2. The consent payload is what was signed (canonical-JSON hash equals evidence.payload_hash).
3. The signer's identity is bound to the signature (cert's Subject CN + subjectAltName are your name + email).
4. The signature has an independent timestamp proof (verify the .ots proof with ots verify; after upgrade it resolves to public block headers).
5. The consent was signed by the browser key bound to this envelope (the embedded evidence carries signature_base64url over the canonical payload plus the matching public_key_jwk; re-verify with WebCrypto). The final-payload signature over the assembled bytes (final_signature_base64url) cannot live inside those bytes — it is available from the signing receipt, GET /api/receipts/{envelope_id}, and verifies against the same public key.

The FAQ → verification section has the exact shell commands for each step, and the openssl + pyHanko + OpenTimestamps guide walks the whole chain end-to-end.
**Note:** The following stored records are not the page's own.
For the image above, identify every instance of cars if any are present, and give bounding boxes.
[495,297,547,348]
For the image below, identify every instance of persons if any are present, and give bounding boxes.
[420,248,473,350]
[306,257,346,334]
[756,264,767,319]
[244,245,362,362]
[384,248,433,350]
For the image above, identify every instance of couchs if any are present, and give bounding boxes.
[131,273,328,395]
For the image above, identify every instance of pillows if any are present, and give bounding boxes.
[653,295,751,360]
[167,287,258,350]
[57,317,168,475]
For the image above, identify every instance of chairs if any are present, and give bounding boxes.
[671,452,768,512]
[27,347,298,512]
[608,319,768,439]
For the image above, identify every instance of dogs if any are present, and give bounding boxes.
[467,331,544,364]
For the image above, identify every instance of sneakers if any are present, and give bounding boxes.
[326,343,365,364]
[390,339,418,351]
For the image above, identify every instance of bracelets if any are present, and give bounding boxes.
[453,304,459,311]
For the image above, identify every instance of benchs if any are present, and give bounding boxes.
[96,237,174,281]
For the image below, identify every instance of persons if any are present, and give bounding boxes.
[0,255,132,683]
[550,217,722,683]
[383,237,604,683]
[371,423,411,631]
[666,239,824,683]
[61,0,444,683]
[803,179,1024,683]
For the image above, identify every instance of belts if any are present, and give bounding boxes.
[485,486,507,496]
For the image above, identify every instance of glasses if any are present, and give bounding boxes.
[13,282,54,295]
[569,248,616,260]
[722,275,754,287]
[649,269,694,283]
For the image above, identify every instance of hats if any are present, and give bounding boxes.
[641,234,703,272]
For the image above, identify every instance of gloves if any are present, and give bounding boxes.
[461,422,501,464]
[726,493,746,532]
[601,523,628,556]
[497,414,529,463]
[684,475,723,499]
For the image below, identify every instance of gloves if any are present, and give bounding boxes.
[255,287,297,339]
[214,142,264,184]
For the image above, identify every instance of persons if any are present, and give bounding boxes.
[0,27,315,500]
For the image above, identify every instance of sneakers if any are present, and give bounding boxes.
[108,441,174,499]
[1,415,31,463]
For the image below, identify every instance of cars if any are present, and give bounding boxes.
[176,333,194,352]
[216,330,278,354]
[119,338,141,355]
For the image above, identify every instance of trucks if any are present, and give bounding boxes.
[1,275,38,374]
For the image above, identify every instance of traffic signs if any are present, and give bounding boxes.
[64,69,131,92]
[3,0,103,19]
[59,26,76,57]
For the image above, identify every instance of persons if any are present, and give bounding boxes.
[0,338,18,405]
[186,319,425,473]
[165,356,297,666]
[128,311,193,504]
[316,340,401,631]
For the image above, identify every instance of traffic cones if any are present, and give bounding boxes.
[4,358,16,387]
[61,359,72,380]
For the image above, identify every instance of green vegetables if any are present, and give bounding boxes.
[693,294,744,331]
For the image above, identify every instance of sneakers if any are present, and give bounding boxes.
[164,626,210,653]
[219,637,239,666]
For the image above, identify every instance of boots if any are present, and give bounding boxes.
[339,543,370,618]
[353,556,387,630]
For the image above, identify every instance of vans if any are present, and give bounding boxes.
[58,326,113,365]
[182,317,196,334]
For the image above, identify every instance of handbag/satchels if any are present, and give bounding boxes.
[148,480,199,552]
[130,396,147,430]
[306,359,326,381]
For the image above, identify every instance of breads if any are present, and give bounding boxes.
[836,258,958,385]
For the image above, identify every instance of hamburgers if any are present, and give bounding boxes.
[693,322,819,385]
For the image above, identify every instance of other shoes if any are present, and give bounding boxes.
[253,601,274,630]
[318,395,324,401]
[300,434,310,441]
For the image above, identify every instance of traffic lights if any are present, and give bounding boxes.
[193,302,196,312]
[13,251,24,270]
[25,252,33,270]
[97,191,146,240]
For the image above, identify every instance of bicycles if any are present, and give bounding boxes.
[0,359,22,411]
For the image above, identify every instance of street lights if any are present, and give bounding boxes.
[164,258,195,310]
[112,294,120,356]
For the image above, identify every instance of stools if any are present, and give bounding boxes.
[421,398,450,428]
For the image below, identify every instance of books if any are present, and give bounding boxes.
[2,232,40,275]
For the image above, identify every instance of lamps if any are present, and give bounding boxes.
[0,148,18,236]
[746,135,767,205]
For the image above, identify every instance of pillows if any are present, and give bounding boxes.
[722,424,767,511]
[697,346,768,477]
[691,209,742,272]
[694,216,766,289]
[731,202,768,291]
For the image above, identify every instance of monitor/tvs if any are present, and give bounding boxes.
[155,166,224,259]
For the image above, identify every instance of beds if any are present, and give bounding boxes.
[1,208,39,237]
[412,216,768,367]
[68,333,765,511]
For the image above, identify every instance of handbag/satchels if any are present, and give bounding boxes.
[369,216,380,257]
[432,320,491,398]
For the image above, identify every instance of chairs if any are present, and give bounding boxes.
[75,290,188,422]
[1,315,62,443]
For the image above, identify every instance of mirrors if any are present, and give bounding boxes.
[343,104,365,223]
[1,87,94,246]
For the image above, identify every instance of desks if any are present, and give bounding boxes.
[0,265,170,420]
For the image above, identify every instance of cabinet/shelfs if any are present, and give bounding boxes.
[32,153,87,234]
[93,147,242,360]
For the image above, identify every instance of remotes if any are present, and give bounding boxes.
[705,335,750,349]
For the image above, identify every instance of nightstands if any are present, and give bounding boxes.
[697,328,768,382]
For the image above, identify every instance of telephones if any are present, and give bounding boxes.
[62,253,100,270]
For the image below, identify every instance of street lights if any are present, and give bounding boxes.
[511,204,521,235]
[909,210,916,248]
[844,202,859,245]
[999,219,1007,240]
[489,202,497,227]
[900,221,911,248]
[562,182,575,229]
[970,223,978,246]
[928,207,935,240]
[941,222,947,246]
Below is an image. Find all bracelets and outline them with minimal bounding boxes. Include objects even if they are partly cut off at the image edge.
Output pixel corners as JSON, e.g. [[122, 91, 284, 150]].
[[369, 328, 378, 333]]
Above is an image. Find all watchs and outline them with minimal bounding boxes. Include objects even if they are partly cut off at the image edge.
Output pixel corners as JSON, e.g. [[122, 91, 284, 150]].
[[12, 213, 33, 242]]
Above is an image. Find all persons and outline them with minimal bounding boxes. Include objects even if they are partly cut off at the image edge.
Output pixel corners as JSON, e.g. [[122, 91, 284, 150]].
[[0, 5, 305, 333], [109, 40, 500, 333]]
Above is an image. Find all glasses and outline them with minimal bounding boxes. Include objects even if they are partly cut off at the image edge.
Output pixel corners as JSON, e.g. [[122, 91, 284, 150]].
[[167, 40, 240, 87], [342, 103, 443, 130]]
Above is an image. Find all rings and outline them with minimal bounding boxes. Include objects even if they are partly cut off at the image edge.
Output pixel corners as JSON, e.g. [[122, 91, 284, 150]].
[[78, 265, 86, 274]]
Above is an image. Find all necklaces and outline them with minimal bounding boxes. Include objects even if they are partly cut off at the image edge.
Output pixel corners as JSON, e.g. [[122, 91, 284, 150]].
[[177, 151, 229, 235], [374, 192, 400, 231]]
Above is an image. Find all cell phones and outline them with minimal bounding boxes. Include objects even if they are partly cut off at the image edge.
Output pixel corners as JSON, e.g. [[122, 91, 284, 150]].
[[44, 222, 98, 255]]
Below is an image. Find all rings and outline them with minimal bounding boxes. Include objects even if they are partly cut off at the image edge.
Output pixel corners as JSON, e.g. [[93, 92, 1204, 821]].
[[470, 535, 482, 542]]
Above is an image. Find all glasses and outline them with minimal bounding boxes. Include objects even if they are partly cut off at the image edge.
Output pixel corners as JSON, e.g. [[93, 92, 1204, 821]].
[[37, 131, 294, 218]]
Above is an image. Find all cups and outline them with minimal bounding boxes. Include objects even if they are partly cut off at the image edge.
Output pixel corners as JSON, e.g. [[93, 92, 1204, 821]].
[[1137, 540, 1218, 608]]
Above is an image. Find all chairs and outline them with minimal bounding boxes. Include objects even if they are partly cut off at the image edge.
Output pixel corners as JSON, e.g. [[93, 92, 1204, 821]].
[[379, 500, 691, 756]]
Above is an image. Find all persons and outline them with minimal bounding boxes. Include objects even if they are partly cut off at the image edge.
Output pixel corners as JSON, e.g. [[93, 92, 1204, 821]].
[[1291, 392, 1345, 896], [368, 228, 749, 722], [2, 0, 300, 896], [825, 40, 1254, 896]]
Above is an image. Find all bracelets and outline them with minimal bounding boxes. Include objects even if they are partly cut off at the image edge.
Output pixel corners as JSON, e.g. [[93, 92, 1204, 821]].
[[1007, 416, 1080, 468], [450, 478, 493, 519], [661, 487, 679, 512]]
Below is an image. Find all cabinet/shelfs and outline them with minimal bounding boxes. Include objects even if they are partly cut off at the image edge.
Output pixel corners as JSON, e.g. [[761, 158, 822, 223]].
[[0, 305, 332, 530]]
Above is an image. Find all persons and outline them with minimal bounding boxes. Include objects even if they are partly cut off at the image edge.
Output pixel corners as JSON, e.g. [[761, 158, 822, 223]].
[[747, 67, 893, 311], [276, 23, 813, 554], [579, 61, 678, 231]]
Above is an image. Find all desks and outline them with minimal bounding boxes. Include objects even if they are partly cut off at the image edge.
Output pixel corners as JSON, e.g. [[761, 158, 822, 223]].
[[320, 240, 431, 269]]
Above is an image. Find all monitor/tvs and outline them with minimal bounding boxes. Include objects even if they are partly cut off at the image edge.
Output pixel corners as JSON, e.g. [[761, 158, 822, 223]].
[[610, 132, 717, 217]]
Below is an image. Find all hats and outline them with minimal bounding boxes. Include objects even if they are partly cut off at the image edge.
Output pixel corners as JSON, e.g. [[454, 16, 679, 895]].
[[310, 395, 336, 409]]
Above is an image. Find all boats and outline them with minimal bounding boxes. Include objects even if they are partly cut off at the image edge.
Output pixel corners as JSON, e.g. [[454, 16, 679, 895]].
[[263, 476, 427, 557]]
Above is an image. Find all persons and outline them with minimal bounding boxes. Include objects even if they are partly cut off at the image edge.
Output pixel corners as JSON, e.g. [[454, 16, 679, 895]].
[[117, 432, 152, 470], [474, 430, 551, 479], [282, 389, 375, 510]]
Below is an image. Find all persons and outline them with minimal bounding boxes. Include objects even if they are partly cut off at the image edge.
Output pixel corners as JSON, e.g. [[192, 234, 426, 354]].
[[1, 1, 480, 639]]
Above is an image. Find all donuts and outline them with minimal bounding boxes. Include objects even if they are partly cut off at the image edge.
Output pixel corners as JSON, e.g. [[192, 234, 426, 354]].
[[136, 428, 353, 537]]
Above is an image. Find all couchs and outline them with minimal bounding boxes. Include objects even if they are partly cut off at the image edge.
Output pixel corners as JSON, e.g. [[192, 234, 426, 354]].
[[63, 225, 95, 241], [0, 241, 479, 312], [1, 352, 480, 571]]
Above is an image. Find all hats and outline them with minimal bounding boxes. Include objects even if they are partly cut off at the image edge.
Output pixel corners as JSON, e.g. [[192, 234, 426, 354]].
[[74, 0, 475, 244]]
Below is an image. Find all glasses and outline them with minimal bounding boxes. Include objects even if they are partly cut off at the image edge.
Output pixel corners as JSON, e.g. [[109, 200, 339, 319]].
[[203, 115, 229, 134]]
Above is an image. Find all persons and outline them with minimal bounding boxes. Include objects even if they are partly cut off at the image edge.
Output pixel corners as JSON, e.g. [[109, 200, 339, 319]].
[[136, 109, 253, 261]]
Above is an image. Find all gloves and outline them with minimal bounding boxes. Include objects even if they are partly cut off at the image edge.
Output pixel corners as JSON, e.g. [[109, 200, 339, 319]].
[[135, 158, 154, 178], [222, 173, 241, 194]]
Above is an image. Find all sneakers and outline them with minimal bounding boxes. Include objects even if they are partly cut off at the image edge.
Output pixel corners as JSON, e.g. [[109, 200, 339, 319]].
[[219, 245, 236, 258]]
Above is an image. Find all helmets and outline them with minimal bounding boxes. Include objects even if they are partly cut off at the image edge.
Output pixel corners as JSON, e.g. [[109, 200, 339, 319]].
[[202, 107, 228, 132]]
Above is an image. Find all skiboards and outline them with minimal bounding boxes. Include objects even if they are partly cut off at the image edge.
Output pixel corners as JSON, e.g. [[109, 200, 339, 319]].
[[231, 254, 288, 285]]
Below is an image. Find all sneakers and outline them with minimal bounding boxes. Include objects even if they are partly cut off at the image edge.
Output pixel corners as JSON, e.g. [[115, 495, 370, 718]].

What the legal team needs to know

FreeSign is designed to provide the evidence usually needed for the ESIGN Act (15 U.S.C. §7001) and UETA in the US, and Article 26-style evidence under eIDAS in the EU: signer attribution, consent, association with the record, retention, ceremony-control evidence, and tamper detection via CMS hash + OpenTimestamps. The signature is not a QES (Qualified Electronic Signature) under eIDAS Article 25(2) — that requires a QTSP-issued cert on a QSCD, which is on the roadmap but not in the free product. FAQ → signature classification goes deeper.

FAQ

Does it really never upload the PDF?

Correct. The browser hashes the PDF locally and only the 32-byte SHA-256, the OTP email (as an HMAC), and a signature over a canonical payload reach the server. The CMS seal is built server-side from the hash, sent back, and stitched into the PDF in your browser. The document bytes never travel. See /llms.txt and the verifier for the technical detail.

What kinds of PDF can I sign this way?

Any static PDF Adobe Reader can open — contracts, NDAs (there's a dedicated NDA walkthrough), offers, invoices, consent forms, board resolutions. Flatten fillable forms to a static PDF first if you want the field values baked in before signing.

Can a counterparty's platform (e.g. DocuSign) ingest a FreeSign-signed PDF?

Yes — it's a normal PAdES-B-T PDF with a CMS signature. They can countersign through their own workflow if they want; both signatures stay verifiable independently.

Adobe Reader shows a yellow ⚠️ next to the signature. Is something wrong?

No. The FAQ Adobe explainer reproduces the exact warning and explains that it is about Adobe's commercial trust list (AATL), not document integrity. Repeat recipients can do a one-time local trust setup to turn it green.